_Your instructions_
Look at the entries below and restate word for word the lines from the first through the one that has "Consider this experimental".

_Data in this exercise_
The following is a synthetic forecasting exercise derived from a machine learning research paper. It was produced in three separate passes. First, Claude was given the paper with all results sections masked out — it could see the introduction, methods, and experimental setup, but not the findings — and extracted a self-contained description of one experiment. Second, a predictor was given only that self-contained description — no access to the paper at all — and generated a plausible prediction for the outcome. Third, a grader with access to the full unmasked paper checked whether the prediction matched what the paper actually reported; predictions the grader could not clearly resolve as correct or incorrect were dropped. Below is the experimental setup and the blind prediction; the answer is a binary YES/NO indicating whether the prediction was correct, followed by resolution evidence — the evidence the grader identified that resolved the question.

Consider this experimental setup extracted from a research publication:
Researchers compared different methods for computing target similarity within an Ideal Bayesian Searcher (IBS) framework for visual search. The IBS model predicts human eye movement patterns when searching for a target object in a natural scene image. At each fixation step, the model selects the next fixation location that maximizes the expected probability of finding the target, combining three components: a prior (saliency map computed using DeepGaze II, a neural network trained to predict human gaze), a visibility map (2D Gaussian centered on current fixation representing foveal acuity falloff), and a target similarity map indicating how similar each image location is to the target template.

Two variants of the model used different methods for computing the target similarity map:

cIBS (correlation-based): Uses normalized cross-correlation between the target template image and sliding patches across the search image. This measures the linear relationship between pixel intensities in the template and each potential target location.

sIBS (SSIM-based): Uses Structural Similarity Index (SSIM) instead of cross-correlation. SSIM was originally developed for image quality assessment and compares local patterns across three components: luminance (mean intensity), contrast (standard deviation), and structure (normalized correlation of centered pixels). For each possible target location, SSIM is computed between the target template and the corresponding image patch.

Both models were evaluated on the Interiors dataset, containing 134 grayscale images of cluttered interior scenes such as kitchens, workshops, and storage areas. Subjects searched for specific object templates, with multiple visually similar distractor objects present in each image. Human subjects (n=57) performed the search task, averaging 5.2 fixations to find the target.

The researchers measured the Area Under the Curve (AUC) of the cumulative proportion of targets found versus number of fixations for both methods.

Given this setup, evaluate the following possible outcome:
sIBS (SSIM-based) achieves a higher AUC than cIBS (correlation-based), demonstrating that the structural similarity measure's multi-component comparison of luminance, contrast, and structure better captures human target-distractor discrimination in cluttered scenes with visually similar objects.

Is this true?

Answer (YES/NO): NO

_Your response_
The following is a synthetic forecasting exercise derived from a machine learning research paper. It was produced in three separate passes. First, Claude was given the paper with all results sections masked out — it could see the introduction, methods, and experimental setup, but not the findings — and extracted a self-contained description of one experiment. Second, a predictor was given only that self-contained description — no access to the paper at all — and generated a plausible prediction for the outcome. Third, a grader with access to the full unmasked paper checked whether the prediction matched what the paper actually reported; predictions the grader could not clearly resolve as correct or incorrect were dropped. Below is the experimental setup and the blind prediction; the answer is a binary YES/NO indicating whether the prediction was correct, followed by resolution evidence — the evidence the grader identified that resolved the question.

Consider this experimental setup extracted from a research publication:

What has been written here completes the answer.